Although some college students can’t wait to get away from home, that feeling often fades, leaving many students slipping into various stages of homesickness and separation anxiety. In many cases, these initial responses of homesickness fade and are replaced with productive new activities. But for some students, the feelings linger and may even progress into deeper depression.
Calling home and reconnecting with family and friends can be a great source of support and guidance as you transition into the next stage of your life. You don’t need to grow up alone; your family and friends can help a lot. Whenever you feel lonely and out of touch with your family, just take two minutes to make a call. Connecting with others is essential to our well-being.
And guess what? That phone call will not only benefit you, but the family member, friend or close relative on the other end of the line will get a big boost too.
A huge part of college is social life, and with social life comes sexual activity for many students. If you engage in sexual activity, practice safer sex habits by using protection, and choose your partners carefully and wisely.
It’s not easy to acknowledge, but STDs are a very harsh reality for many college students, another reason to practice healthy and responsible sexual habits. You may also want to consider how sex is affecting your relationships, as college can be a wonderful time to make a relationship that lasts for the rest of your life. How much are you willing to risk?
Students who aren’t formally involved in athletics can have a more challenging time staying fit, but the rewards are still worth it.
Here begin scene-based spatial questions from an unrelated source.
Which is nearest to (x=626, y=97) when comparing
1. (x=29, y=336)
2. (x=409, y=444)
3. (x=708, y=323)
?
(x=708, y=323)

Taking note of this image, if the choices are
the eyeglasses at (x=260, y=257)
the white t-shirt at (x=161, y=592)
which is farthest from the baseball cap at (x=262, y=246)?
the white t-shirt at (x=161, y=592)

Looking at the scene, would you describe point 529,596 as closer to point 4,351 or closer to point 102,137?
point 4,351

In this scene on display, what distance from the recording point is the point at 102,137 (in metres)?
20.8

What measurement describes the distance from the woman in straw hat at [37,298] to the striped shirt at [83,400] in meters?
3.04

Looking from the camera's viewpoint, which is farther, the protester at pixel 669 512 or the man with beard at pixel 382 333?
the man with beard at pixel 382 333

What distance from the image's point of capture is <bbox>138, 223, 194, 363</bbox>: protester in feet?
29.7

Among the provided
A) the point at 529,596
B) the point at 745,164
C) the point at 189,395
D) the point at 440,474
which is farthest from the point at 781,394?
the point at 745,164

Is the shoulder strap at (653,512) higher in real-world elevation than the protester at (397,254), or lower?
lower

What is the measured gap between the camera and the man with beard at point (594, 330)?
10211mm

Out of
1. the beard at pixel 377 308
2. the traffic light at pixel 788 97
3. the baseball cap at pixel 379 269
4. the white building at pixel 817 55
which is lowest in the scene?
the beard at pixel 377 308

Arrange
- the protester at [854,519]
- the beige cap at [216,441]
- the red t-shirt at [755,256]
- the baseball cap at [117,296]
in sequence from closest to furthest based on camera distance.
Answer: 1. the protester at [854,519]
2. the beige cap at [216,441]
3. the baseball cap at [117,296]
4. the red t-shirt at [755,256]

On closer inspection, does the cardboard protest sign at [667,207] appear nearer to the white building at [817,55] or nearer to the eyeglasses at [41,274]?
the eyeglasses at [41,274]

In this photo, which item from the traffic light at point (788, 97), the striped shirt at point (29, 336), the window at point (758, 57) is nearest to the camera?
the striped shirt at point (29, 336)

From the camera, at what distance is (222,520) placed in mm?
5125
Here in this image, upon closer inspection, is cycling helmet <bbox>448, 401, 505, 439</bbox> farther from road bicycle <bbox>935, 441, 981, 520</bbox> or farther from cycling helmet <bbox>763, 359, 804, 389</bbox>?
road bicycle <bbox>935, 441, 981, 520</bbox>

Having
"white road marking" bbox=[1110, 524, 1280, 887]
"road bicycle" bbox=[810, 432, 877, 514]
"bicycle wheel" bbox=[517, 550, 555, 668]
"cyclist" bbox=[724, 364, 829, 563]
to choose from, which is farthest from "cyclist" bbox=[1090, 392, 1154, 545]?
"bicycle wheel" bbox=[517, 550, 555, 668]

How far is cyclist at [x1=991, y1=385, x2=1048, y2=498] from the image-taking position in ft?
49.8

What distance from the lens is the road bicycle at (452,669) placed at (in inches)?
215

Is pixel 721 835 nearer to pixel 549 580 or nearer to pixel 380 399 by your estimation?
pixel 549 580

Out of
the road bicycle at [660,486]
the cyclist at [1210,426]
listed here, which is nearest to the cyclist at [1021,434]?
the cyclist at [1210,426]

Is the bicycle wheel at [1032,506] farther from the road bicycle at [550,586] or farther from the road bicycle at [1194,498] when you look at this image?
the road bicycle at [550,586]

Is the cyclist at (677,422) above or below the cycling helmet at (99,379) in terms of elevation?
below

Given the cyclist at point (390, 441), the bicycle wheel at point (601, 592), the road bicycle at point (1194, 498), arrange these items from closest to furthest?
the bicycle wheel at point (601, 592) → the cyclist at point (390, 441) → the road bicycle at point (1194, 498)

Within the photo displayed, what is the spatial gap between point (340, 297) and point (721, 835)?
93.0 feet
Exercise is shown to improve and support mental and emotional well-being, as well as physical fitness. When you’re trying to start exercising, remember: it’s a habit that becomes ingrained into your lifestyle.
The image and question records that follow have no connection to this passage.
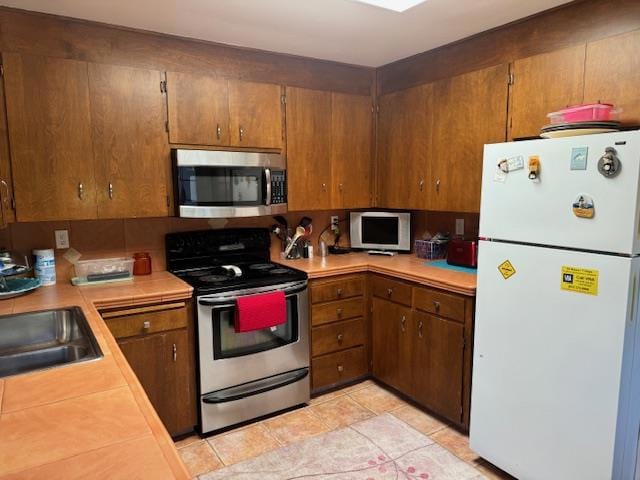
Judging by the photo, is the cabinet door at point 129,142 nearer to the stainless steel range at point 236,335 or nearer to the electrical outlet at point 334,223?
the stainless steel range at point 236,335

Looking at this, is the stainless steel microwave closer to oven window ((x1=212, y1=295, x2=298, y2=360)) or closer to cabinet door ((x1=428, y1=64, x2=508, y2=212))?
oven window ((x1=212, y1=295, x2=298, y2=360))

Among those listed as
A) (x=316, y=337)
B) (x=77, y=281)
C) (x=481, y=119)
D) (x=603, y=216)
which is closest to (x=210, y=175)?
(x=77, y=281)

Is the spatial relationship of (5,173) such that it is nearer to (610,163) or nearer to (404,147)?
(404,147)

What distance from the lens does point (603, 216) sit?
1.64 metres

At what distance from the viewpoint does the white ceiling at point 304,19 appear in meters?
2.17

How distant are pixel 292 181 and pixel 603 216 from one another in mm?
1921

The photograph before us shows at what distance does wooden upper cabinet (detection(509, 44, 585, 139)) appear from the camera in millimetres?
2168

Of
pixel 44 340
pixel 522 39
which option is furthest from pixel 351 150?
pixel 44 340

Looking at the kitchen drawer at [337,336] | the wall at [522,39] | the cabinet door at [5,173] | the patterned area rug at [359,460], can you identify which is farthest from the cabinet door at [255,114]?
the patterned area rug at [359,460]

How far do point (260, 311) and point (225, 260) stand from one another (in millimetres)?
656

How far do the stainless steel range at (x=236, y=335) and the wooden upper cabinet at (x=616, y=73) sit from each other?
1873 millimetres

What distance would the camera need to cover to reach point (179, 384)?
8.02ft

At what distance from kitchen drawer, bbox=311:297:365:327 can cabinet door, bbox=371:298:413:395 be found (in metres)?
0.11

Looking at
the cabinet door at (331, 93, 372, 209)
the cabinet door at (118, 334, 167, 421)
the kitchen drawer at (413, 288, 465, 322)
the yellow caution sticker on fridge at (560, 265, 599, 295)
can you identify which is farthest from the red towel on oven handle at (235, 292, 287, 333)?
the yellow caution sticker on fridge at (560, 265, 599, 295)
The best action you can take to support that habit is adhering to a routine and making a schedule.
While you’re scheduling exams, study time, and social events, try putting exercise time on your calendar as well. When you define a time for working out, you’re much more likely to stick to it. Early in the day works best for many people, because it’s over quickly and it leaves a lasting refreshing feeling for the rest of the day.
Also, if you can get a workout buddy to exercise on the same schedule as you, try going with a partner. The motivation and encouragement of a friend can be invaluable for exercise. It can not only pushing you farther, but also turn a chore into lasting memories with a friend.
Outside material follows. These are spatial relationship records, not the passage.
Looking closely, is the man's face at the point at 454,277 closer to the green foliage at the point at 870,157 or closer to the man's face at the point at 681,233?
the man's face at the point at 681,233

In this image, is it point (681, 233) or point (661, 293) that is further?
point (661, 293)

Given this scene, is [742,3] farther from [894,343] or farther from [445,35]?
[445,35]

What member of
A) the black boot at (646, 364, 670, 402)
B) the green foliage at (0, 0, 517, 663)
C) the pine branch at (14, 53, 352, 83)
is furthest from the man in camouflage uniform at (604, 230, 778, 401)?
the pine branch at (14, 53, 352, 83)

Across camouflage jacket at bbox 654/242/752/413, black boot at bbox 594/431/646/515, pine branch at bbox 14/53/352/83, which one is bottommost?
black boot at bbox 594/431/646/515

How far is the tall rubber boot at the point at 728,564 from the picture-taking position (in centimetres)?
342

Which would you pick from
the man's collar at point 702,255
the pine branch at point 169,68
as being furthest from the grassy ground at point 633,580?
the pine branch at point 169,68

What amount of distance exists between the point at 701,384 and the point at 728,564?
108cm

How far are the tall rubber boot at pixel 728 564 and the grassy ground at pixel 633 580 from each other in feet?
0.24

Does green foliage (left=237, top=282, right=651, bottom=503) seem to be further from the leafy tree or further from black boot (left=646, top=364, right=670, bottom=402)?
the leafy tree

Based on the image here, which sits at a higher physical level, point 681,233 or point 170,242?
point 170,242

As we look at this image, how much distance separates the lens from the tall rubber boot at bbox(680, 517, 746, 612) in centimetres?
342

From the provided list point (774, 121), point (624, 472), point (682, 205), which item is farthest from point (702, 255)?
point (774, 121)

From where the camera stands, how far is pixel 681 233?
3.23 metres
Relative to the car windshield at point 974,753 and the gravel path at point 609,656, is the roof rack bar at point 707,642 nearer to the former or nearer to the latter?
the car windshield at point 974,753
Eating well is an important part of health, and unfortunately it can become a huge challenge in college.
Eating right is about building healthy lifestyle, not “dieting.” You don’t necessarily need to deny yourself some of your favorite foods, but you’ll often find that you’ll enjoy them more, and feel better throughout the day, if you enjoy them in moderation. (Always consult your doctor before dieting)
Breakfast has been shown to be the most important meal of the day, and getting a few wholesome, nutritious calories at the beginning of your day is crucial for concentration. It also signals your body to increase its metabolism, which supports a lean, healthy body in the long run. This is important to students, as it will help you remain sharp in those early morning classes.
Rather than snacking inconsistently here and there, try to make light, well-balanced meals a regular part of your on-campus routine. Meal plans are common for a reason. Replacing a bit of the junk food that you might find yourself eating on a regular basis can make a huge difference, and it doesn’t have to seem like self-denial either. Just smarter lving.
Some of the greatest alternatives to unhealthy food can actually turn into delicious dinners with a friend or a date. Try looking up a wholesome recipe and cooking for a date, rather than going out. They might just be impressed at how grown up you are, and you will both enjoy the experience.
Ultimately, as a college student you will find that taking care of your essential needs - your mental health, your emotional health and most importantly perhaps your physical health, it will translate into a healthier, happier you and you will get more from the experience.